What this task involves ::
Exactly as they appear, transcribe the entries and skip any pictures.

[[ Records open ]]

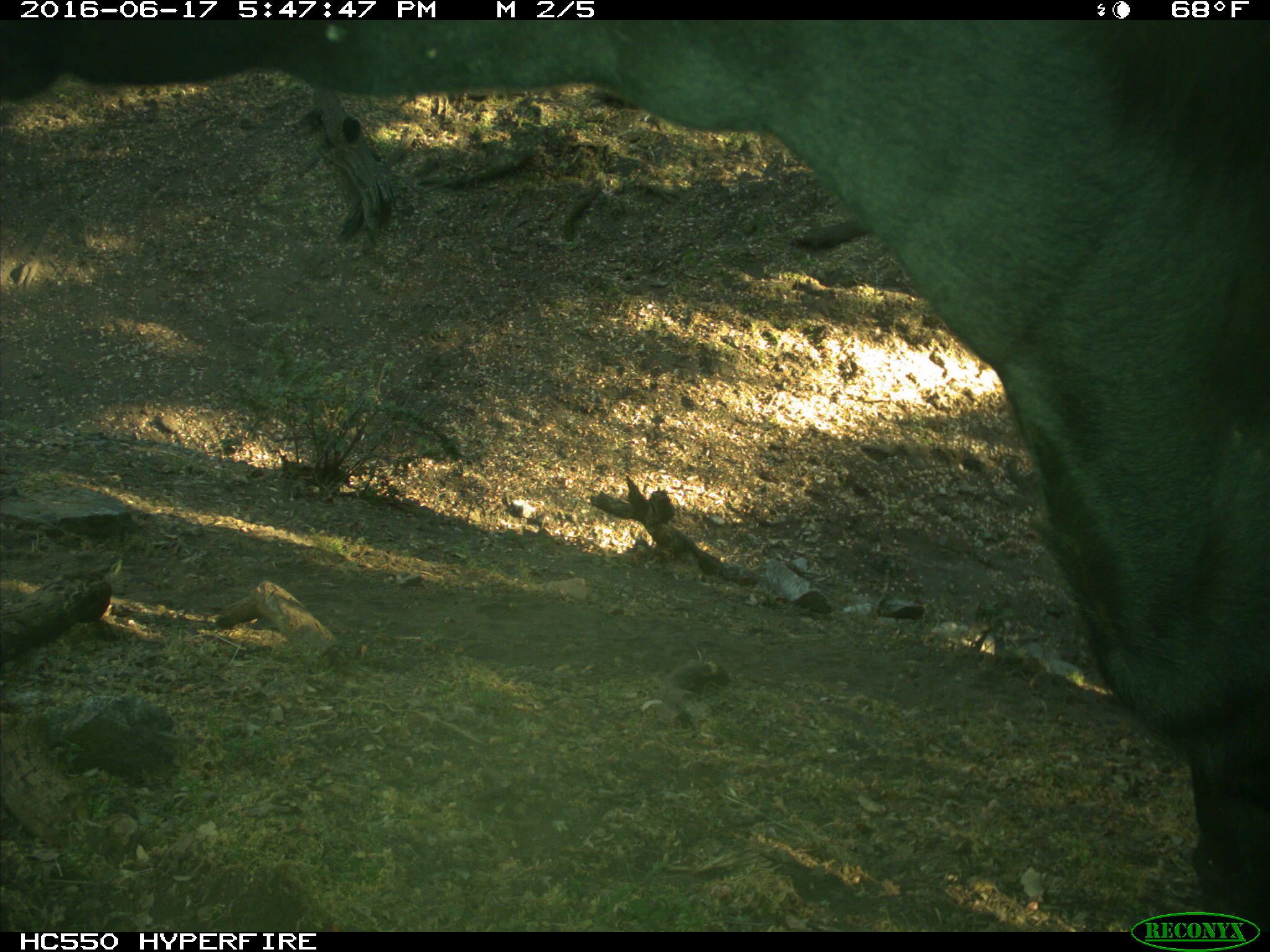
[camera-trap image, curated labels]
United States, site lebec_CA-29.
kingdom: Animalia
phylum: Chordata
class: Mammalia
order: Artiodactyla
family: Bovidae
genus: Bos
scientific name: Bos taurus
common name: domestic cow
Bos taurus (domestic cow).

[[ Records closed ]]

Solution to the exercise ::
[camera-trap image, curated labels]
United States, site lebec_CA-29.
kingdom: Animalia
phylum: Chordata
class: Mammalia
order: Artiodactyla
family: Bovidae
genus: Bos
scientific name: Bos taurus
common name: domestic cow
Bos taurus (domestic cow).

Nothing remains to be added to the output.